No. He's 15. He's worn a kilt to school before (we are Scottish, living in France), but that's not what you mean, is it? He might do it as a joke.
It's an absolutely fascinating discussion. The gender stereotypes are so, so strong and ingrained in this - why girls wear skirts and boys do not; why teenage girls want to be 'sexy' and boys aren't bothered - or if they do, it's expressed in a different way and not through what they wear; the messages that they are getting from society about how men and women 'should' dress and what clothes do or don't say about the person wearing them.
I remember being in awe of the girls that rolled their skirts up or wore skin tight lycra tubes to school in my day. They seemed very grown up compared to me, I was a right nerd, and had a mother who disapproved vehemently of anything she deemed 'common' which definitely included rolled up / mini skirts to school.

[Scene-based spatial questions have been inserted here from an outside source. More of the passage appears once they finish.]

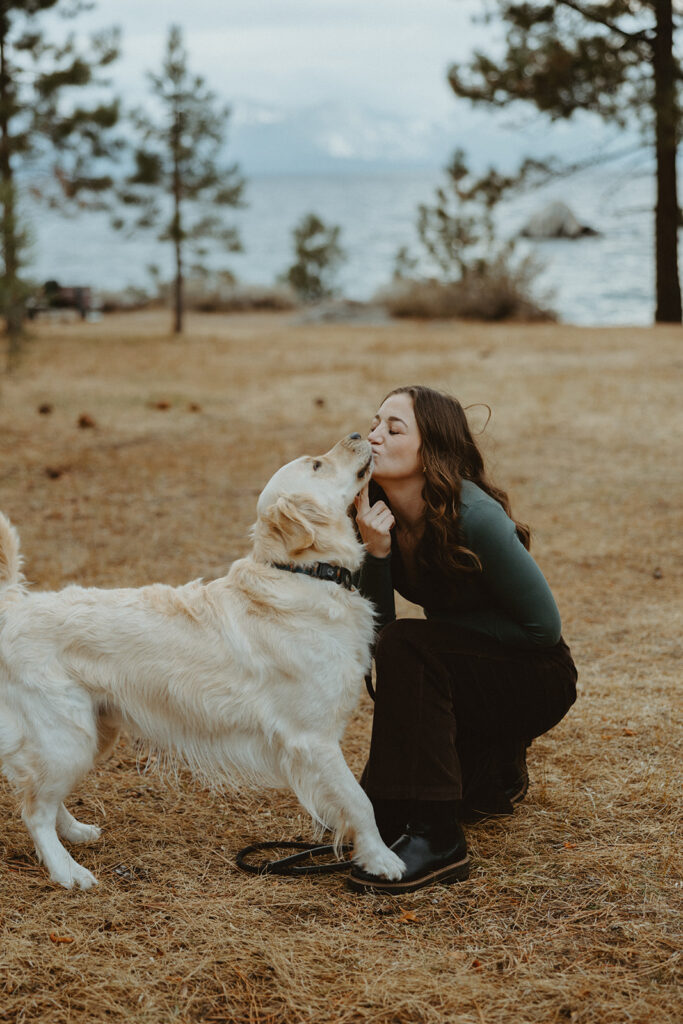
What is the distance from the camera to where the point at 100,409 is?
1142cm

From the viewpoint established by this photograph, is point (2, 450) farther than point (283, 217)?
No

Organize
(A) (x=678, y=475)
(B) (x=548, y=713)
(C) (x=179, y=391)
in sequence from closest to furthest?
1. (B) (x=548, y=713)
2. (A) (x=678, y=475)
3. (C) (x=179, y=391)

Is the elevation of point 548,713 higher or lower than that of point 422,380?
lower

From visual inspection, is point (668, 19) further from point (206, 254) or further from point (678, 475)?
point (678, 475)

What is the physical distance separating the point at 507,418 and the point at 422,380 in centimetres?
189

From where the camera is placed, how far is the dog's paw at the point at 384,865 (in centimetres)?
296

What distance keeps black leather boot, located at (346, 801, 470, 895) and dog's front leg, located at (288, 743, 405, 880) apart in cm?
3

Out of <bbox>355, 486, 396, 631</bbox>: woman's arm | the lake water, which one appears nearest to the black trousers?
<bbox>355, 486, 396, 631</bbox>: woman's arm

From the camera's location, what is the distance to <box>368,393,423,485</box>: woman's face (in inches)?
130

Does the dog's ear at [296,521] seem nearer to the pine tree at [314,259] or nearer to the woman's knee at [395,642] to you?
the woman's knee at [395,642]

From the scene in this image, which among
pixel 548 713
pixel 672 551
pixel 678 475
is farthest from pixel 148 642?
pixel 678 475

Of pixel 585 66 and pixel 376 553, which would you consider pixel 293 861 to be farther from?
pixel 585 66

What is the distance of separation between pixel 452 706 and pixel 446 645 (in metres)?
0.20

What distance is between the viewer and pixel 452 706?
3148mm
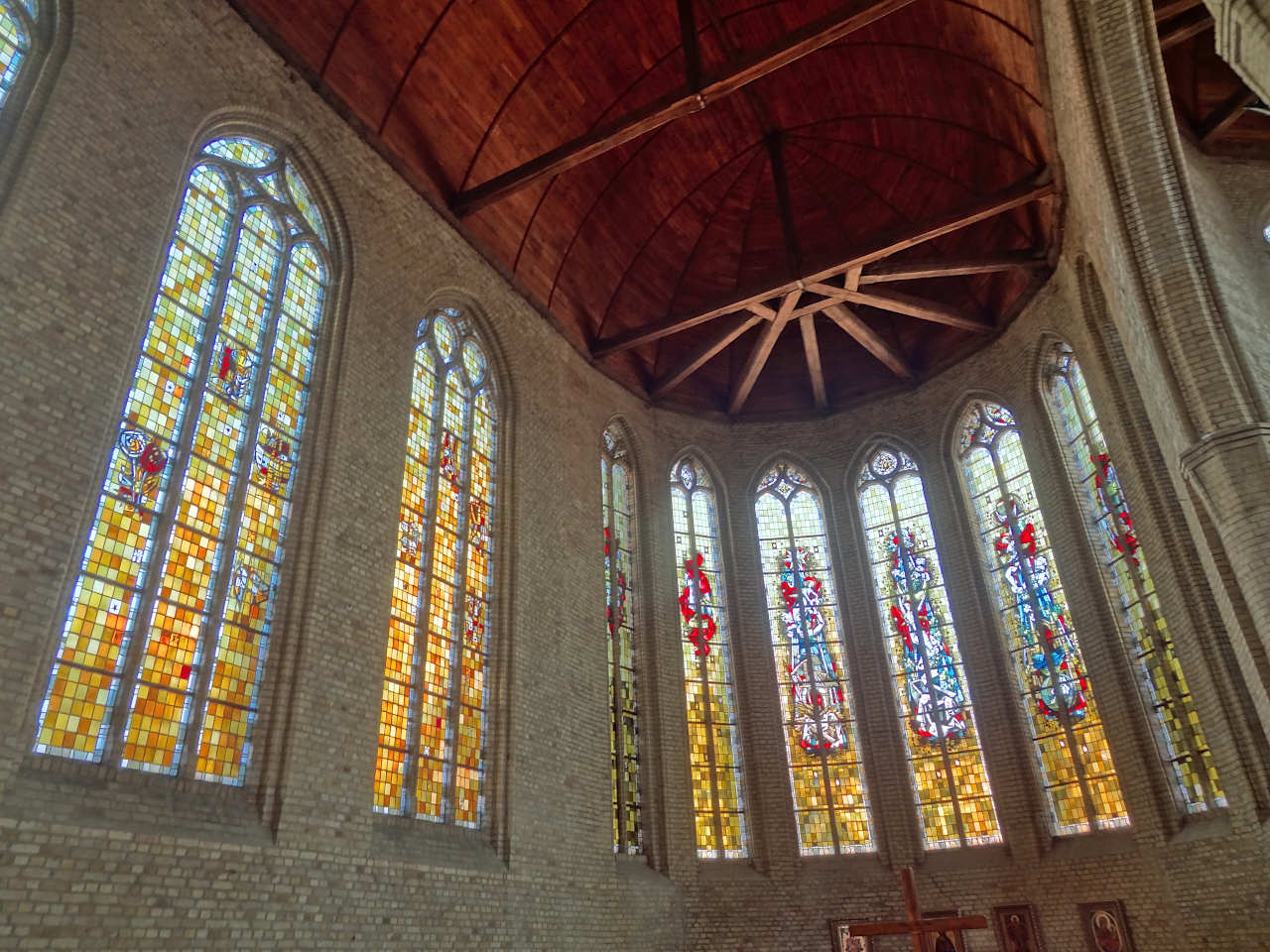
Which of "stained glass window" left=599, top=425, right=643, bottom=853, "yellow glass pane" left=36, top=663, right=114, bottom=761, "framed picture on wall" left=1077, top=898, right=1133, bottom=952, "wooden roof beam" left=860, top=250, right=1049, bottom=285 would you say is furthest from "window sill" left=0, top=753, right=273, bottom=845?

As I said, we live in France where there are pretty much no uniforms. DS's girl friends generally wear jeans, tops and hoodies. In summer I guess there are more crop tops and short summer dresses around. But very very few of the girls dress in a way that is overtly 'sexy'. They just wear their normal clothes. But it strikes me as a rather British thing - schoolgirls in uniform with incredibly short skirts, tight or stocking tops / knickers on show and big fat ties. It takes me aback every time we come back to Scotland for a visit.

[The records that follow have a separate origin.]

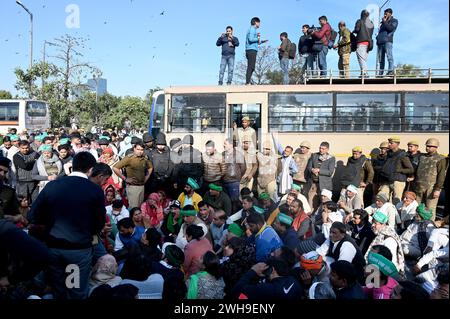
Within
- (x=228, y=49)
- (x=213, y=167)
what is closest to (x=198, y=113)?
(x=228, y=49)

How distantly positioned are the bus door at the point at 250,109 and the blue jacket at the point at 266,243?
5.64 metres

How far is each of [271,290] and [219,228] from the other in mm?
2663

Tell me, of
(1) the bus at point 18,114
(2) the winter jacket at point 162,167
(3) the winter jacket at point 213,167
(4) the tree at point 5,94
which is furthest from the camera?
(4) the tree at point 5,94

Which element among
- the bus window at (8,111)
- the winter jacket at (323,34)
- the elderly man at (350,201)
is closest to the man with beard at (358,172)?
the elderly man at (350,201)

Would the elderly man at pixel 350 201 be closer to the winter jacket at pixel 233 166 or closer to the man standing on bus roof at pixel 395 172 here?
the man standing on bus roof at pixel 395 172

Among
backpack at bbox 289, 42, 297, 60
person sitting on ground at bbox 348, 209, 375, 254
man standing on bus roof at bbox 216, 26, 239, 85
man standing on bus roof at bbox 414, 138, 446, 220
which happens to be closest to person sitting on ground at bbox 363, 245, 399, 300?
person sitting on ground at bbox 348, 209, 375, 254

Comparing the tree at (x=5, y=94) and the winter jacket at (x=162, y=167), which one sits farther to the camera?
the tree at (x=5, y=94)

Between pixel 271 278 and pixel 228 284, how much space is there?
55 cm

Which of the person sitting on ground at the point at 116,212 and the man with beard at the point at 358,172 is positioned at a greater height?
the man with beard at the point at 358,172

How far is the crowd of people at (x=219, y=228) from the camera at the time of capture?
3.65 metres

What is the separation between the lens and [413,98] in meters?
10.5

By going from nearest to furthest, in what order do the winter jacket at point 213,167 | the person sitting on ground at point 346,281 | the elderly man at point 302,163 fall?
the person sitting on ground at point 346,281 < the winter jacket at point 213,167 < the elderly man at point 302,163

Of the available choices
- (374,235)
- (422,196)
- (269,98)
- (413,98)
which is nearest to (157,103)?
(269,98)
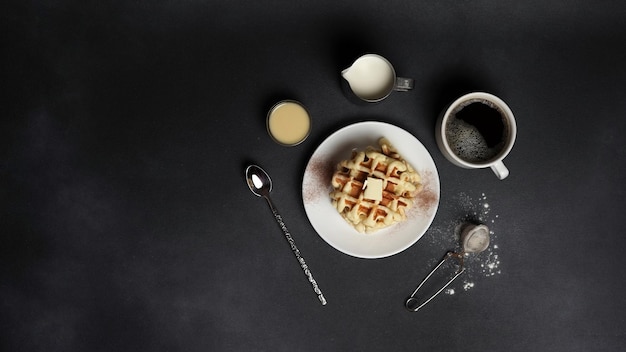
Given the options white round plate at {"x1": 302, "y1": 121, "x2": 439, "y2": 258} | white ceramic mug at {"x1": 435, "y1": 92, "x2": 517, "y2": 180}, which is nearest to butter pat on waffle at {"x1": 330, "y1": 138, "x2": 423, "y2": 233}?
white round plate at {"x1": 302, "y1": 121, "x2": 439, "y2": 258}

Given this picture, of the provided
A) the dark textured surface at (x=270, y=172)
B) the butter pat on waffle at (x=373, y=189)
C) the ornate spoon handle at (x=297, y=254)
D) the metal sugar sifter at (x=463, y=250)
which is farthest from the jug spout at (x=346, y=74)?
the metal sugar sifter at (x=463, y=250)

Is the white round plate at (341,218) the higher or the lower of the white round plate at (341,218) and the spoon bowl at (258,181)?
the lower

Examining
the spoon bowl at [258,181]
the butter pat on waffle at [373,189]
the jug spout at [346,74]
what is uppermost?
the jug spout at [346,74]

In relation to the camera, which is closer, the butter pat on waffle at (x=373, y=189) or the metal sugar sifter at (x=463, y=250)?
the butter pat on waffle at (x=373, y=189)

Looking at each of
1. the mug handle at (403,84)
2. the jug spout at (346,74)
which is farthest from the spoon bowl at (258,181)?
the mug handle at (403,84)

There was a protest at DSs school at the start of the year, demanding the right to wear bra / crop tops to school. The debate here tends to take a different slant: 'modesty' in dress is strongly associated with religious beliefs, mostly Islamic and Jewish, and French state schools are utterly laïque (no religious attire allowed in schools, no religion at all in fact). So suggestions that girls should not wear bikini tops to school are quickly linked to religious pressure for women to dress 'modestly' and they are rejected strongly by many young women. There's also the 'right to be sexually harassed / anti-puritan' thing that came out during the # MeToo campaigns: France has an particular attitude to this that I haven't quite got my head around.
The schools take the line that students should dress 'appropriately' in 'casual / formal attire' but they try not to come to the point of measuring hem lengths.